What you should do:
Give the following lines as a numbered list, leaving out any blank lines.

Materials provided:

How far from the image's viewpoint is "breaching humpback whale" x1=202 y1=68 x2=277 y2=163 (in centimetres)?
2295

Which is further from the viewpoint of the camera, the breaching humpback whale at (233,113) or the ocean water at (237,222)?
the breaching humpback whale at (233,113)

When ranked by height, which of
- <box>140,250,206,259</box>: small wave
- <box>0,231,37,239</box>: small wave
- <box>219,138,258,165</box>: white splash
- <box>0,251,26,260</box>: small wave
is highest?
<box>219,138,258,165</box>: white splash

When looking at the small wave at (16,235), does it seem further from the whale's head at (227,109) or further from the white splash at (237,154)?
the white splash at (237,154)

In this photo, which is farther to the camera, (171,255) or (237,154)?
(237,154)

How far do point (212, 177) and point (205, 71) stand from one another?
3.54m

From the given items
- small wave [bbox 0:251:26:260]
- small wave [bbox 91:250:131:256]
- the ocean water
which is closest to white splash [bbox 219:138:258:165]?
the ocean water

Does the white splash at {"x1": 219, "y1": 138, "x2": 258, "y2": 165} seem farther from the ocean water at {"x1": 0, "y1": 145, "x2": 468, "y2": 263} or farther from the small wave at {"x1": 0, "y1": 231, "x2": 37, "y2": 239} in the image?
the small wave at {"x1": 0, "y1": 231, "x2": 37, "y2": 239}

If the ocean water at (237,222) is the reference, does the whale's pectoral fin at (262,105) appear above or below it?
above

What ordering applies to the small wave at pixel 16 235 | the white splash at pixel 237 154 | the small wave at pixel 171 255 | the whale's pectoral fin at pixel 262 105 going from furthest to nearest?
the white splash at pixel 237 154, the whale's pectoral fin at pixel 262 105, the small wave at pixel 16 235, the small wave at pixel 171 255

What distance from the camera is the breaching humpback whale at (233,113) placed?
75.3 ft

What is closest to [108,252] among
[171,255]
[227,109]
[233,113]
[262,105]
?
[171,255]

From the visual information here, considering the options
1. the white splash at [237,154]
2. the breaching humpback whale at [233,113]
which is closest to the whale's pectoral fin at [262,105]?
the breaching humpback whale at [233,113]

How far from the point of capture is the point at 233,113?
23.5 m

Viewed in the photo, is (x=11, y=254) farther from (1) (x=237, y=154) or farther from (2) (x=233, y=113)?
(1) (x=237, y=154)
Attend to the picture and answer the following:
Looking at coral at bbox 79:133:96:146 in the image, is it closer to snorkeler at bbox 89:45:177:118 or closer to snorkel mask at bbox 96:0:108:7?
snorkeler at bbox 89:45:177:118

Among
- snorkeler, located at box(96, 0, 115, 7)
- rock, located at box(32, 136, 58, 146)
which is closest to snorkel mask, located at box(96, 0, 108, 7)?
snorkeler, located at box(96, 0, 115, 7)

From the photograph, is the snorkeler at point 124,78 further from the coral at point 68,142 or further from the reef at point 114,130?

Exercise result:
1. How far from the image's viewpoint is "breaching humpback whale" x1=202 y1=68 x2=277 y2=163 (in centimetres)?
2. 2295
3. Which is further from the viewpoint of the camera, the breaching humpback whale at (233,113) or the ocean water at (237,222)?
4. the breaching humpback whale at (233,113)
5. When ranked by height, which of
6. - <box>140,250,206,259</box>: small wave
7. - <box>0,231,37,239</box>: small wave
8. - <box>219,138,258,165</box>: white splash
9. - <box>0,251,26,260</box>: small wave
10. is highest?
11. <box>219,138,258,165</box>: white splash
12. When looking at the small wave at (16,235), does it seem further from the whale's head at (227,109) or further from the white splash at (237,154)?
13. the white splash at (237,154)
14. In this photo, which is farther to the camera, (171,255) or (237,154)?
15. (237,154)
16. How far do point (212, 177) and point (205, 71) stand from one another?
17. 3.54m
18. From the given items
19. - small wave [bbox 0:251:26:260]
20. - small wave [bbox 91:250:131:256]
21. - the ocean water
22. which is closest to white splash [bbox 219:138:258:165]?
23. the ocean water
24. Does the white splash at {"x1": 219, "y1": 138, "x2": 258, "y2": 165} seem farther from the ocean water at {"x1": 0, "y1": 145, "x2": 468, "y2": 263} or farther from the small wave at {"x1": 0, "y1": 231, "x2": 37, "y2": 239} in the image?
25. the small wave at {"x1": 0, "y1": 231, "x2": 37, "y2": 239}
26. If the ocean water at (237,222) is the reference, does the whale's pectoral fin at (262,105) appear above or below it?
27. above
28. What ordering applies to the small wave at pixel 16 235 | the white splash at pixel 237 154 | the small wave at pixel 171 255 | the whale's pectoral fin at pixel 262 105 going from furthest to nearest?
29. the white splash at pixel 237 154, the whale's pectoral fin at pixel 262 105, the small wave at pixel 16 235, the small wave at pixel 171 255
30. What distance from the camera is the breaching humpback whale at (233,113) placed?
31. 75.3 ft
32. What is closest to [108,252] among
33. [171,255]
34. [227,109]
35. [233,113]
36. [262,105]
37. ?
38. [171,255]
39. From the visual information here, considering the options
40. 1. the white splash at [237,154]
41. 2. the breaching humpback whale at [233,113]
42. which is closest to the whale's pectoral fin at [262,105]?
43. the breaching humpback whale at [233,113]
44. How far from the point of capture is the point at 233,113?
45. 23.5 m
46. Viewed in the photo, is (x=11, y=254) farther from (1) (x=237, y=154) or farther from (2) (x=233, y=113)?
47. (1) (x=237, y=154)
48. Attend to the picture and answer the following:
49. Looking at coral at bbox 79:133:96:146 in the image, is it closer to snorkeler at bbox 89:45:177:118 or closer to snorkel mask at bbox 96:0:108:7?
50. snorkeler at bbox 89:45:177:118
51. Among
52. - snorkeler, located at box(96, 0, 115, 7)
53. - rock, located at box(32, 136, 58, 146)
54. which is closest to snorkel mask, located at box(96, 0, 108, 7)?
55. snorkeler, located at box(96, 0, 115, 7)
56. From the photograph, is the snorkeler at point 124,78 further from the coral at point 68,142 or further from the reef at point 114,130?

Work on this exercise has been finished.